(Spatial question entries)
Start
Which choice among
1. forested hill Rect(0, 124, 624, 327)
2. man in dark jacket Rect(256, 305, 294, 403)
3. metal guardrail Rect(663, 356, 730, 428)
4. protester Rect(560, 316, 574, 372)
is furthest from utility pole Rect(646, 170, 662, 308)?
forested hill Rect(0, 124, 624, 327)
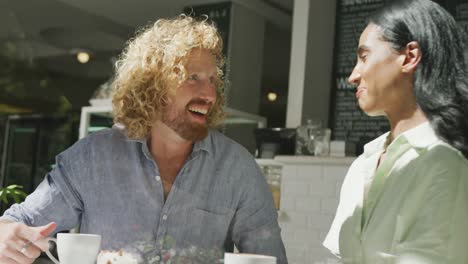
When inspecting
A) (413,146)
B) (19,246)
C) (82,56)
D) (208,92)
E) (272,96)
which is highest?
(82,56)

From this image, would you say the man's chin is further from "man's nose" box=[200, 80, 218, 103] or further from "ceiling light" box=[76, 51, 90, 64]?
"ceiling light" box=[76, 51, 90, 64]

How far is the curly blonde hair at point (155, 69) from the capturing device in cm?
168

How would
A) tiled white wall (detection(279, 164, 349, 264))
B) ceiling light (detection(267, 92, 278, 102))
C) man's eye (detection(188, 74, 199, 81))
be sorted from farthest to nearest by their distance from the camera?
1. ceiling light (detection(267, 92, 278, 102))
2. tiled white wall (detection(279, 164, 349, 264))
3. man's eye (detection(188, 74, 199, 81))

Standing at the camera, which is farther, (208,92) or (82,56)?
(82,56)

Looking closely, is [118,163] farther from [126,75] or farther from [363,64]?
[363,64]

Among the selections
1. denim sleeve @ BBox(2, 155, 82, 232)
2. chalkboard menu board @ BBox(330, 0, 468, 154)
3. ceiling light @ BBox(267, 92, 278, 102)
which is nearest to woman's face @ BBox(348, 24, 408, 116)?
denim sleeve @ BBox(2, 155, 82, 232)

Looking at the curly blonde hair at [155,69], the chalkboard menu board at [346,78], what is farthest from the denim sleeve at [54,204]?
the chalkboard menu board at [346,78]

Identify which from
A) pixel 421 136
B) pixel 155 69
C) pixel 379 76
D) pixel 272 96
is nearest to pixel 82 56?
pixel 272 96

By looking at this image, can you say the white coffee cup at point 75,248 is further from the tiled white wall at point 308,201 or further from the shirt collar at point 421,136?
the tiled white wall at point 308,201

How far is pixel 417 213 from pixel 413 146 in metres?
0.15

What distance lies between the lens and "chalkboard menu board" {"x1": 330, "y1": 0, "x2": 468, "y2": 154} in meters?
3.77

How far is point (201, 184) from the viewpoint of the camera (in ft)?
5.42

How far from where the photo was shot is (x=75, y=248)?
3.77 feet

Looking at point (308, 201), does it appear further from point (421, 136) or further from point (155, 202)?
End
Exercise prompt> Quote, without any change, each line from the one that contains "From this image, would" through the end of the material.

Exercise answer>
From this image, would you say the man's chin is further from "man's nose" box=[200, 80, 218, 103] or further from "ceiling light" box=[76, 51, 90, 64]?
"ceiling light" box=[76, 51, 90, 64]

How far is the curly blonde hair at point (155, 69) from the capturing device in cm?
168

How would
A) tiled white wall (detection(279, 164, 349, 264))
B) ceiling light (detection(267, 92, 278, 102))
C) man's eye (detection(188, 74, 199, 81))
be sorted from farthest to nearest by their distance from the camera?
1. ceiling light (detection(267, 92, 278, 102))
2. tiled white wall (detection(279, 164, 349, 264))
3. man's eye (detection(188, 74, 199, 81))

Standing at the camera, which is farther, (208,92) or (82,56)?
(82,56)

Looking closely, is [118,163] farther from [126,75] or farther from [363,64]?
[363,64]

Among the selections
1. denim sleeve @ BBox(2, 155, 82, 232)
2. chalkboard menu board @ BBox(330, 0, 468, 154)
3. ceiling light @ BBox(267, 92, 278, 102)
which is nearest to woman's face @ BBox(348, 24, 408, 116)?
denim sleeve @ BBox(2, 155, 82, 232)

Looking at the curly blonde hair at [155,69], the chalkboard menu board at [346,78], what is farthest from the denim sleeve at [54,204]?
the chalkboard menu board at [346,78]

Identify which from
A) pixel 421 136
B) pixel 155 69
C) pixel 379 76
D) pixel 272 96
is nearest to pixel 82 56?
pixel 272 96

By looking at this image, can you say the white coffee cup at point 75,248 is further from the tiled white wall at point 308,201 or further from the shirt collar at point 421,136?
the tiled white wall at point 308,201

How far is pixel 417 213 from pixel 413 146 in metres?
0.15

What distance lies between the lens and "chalkboard menu board" {"x1": 330, "y1": 0, "x2": 468, "y2": 154} in meters?
3.77

How far is point (201, 184) from the viewpoint of the camera (in ft)?
5.42

How far from where the photo was shot is (x=75, y=248)?
3.77 feet

Looking at point (308, 201), does it appear further from point (421, 136) or further from point (155, 202)?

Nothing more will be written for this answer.